Except tonight. Tonight I’m exhausted, and should be sleeping — should have been sleeping hours ago — but I can’t quite bring myself to close my eyes. The days all feel like they’re spinning away too quickly. This need to sleep now, here, seems unfair when there is so much to do, so much more pressing in. I want nothing more than to go plug in the glue gun. Instead, I think a cup of tea and then to bed.

October 6th, 2010

» shiver

I know better than to read scary books. I know better — and yet.

Last night I dreamt an old hotel, an elevator with dull silver doors on either side, one opening to the lobby and the other to the basement, dank and dripping. The elevator was broken but the doors could be pried open, and going between them I got turned around, forgot which was which, and found myself in an endless tunnel of elevators, opening each door onto another identical elevator, stepping through, opening another door — thinking if I only opened enough doors I would certainly come out somewhere.

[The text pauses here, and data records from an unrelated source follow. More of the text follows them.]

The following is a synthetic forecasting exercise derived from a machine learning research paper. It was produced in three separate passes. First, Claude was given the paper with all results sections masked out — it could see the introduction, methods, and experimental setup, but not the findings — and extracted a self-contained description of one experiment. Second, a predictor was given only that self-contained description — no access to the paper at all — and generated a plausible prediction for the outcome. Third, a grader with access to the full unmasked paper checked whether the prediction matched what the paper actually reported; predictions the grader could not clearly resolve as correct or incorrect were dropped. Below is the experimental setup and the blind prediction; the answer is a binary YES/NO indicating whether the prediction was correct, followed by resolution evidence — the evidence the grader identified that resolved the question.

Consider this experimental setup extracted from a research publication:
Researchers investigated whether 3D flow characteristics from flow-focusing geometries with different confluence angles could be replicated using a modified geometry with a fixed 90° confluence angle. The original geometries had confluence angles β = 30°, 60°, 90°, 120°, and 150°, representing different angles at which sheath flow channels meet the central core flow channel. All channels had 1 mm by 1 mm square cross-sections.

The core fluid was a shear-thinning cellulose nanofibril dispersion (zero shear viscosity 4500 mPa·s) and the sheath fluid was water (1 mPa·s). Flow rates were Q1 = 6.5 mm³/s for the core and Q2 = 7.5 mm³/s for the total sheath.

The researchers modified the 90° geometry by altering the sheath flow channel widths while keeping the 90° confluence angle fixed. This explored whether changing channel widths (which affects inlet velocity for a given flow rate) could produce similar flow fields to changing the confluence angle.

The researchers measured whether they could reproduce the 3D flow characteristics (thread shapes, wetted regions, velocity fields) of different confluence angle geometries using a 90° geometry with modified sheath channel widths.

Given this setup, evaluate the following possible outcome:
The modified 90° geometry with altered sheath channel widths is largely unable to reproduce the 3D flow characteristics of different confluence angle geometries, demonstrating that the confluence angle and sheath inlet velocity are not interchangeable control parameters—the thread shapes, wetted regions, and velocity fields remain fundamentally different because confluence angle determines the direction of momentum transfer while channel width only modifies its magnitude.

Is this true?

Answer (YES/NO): NO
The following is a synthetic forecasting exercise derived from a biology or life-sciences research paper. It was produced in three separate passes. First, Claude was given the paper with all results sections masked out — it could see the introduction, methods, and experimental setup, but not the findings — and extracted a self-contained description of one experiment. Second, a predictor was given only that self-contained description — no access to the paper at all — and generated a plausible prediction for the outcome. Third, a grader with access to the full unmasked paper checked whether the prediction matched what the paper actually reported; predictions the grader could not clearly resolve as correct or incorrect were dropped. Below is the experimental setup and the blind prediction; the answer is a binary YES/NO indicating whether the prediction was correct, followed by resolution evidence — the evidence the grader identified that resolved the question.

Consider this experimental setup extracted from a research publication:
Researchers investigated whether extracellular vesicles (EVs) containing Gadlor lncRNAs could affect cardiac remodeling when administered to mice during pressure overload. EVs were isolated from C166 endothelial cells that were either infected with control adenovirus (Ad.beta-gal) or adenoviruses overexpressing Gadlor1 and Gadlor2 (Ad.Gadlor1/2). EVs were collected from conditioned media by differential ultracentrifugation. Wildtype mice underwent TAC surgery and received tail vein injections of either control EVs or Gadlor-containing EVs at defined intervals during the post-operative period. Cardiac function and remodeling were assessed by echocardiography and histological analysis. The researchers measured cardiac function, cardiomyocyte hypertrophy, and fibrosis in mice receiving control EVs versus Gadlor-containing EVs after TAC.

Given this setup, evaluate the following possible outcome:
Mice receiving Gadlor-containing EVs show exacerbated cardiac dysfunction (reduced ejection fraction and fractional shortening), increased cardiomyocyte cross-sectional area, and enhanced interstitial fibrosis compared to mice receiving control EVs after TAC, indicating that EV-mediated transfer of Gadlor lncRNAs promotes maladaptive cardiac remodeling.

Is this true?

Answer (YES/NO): YES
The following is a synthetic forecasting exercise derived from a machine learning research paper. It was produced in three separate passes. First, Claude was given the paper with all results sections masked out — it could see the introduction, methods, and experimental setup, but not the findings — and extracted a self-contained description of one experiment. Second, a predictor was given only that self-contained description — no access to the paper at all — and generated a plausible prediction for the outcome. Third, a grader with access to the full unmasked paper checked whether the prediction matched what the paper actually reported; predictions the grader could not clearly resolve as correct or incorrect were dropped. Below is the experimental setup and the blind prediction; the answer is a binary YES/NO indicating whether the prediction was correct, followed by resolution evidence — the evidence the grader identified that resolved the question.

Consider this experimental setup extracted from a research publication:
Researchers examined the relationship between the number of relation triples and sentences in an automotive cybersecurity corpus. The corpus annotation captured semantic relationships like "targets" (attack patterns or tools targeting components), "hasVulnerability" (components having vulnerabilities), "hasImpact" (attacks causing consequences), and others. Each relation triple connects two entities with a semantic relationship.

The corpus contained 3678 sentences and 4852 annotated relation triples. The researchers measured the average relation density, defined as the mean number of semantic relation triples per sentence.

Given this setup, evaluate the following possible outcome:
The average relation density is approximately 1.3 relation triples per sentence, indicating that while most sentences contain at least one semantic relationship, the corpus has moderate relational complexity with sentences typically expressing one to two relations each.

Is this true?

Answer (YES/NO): YES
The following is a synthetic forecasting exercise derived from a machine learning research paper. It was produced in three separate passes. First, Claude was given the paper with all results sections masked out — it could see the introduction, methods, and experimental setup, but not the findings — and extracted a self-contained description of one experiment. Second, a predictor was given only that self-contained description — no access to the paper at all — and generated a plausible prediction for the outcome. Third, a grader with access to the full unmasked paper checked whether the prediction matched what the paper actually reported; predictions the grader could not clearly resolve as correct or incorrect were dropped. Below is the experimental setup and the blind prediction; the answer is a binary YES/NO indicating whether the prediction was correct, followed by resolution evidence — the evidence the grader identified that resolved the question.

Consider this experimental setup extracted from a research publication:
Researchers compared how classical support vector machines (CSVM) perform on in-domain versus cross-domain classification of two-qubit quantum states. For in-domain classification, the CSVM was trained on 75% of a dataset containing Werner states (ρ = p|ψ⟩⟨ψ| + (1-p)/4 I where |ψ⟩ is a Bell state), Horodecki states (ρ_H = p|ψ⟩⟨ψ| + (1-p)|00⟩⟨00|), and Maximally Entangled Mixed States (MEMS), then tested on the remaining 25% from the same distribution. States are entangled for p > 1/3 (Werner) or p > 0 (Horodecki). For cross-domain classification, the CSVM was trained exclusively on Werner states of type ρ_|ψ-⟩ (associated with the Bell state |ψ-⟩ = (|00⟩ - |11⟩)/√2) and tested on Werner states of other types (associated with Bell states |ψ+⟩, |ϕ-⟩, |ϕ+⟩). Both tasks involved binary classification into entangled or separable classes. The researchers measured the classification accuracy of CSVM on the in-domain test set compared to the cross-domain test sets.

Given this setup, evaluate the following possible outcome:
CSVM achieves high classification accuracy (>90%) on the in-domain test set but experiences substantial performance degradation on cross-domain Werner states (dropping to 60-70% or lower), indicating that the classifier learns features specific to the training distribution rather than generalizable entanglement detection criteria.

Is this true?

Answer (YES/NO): NO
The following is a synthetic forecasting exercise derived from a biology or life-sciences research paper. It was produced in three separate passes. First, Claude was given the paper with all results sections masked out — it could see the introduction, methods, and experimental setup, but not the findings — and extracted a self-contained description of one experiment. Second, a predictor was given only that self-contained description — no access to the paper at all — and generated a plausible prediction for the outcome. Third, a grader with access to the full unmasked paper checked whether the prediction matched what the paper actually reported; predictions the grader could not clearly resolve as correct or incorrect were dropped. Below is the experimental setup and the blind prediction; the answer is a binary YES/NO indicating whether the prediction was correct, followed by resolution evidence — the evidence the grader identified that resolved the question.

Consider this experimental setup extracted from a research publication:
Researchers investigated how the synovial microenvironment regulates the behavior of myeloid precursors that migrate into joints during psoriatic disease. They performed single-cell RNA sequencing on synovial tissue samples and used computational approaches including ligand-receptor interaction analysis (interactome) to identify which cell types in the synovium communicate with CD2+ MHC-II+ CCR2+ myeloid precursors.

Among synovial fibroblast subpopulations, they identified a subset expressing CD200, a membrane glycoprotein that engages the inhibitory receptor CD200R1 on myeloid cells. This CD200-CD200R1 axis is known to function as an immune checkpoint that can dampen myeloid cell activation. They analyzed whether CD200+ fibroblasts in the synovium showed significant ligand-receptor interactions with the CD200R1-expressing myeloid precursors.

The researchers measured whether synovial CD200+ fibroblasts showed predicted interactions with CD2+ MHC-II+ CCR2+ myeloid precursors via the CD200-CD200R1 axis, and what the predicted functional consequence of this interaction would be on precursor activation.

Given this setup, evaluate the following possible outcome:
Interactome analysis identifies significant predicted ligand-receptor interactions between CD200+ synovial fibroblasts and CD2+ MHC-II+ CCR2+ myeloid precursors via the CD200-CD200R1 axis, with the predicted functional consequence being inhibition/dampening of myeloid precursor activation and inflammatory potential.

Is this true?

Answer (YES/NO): YES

Later, a car ride through dark, rain-slick streets; we are stopped for speeding. The stranger next to me hops out of the car before the police officer can approach; I am dismayed, calling for him not to. The officer steps into view, pistol drawn, and tells me to remove all of the guy’s weapons. I reach into his pockets, his jacket, his boots: a revolver, a long hunting knife, a grenade the size of a plum, a canister of white powder. We are all in custody when the woman with us starts screaming, sobbing, that there is a ghost inside her, that it’s hurting her. I peel back the bandaid on her index finger; beneath it is a deep puncture wound from which a long, shining needle emerges.

Yesterday, on a whim, I bought Let the Right One In (or Let Me In), by John Ajvide Lindqvist. I’ve seen the movies mentioned a lot recently; I had no idea what they were, hadn’t seen any ads for them, but read part of a synopsis from Cleolinda the other day — just enough to spoil myself a bit. Anyway, so far it’s riveting and obviously creeping me out. Twilight fans (and non-fans for that matter), this is a whoooole different take. Check it out.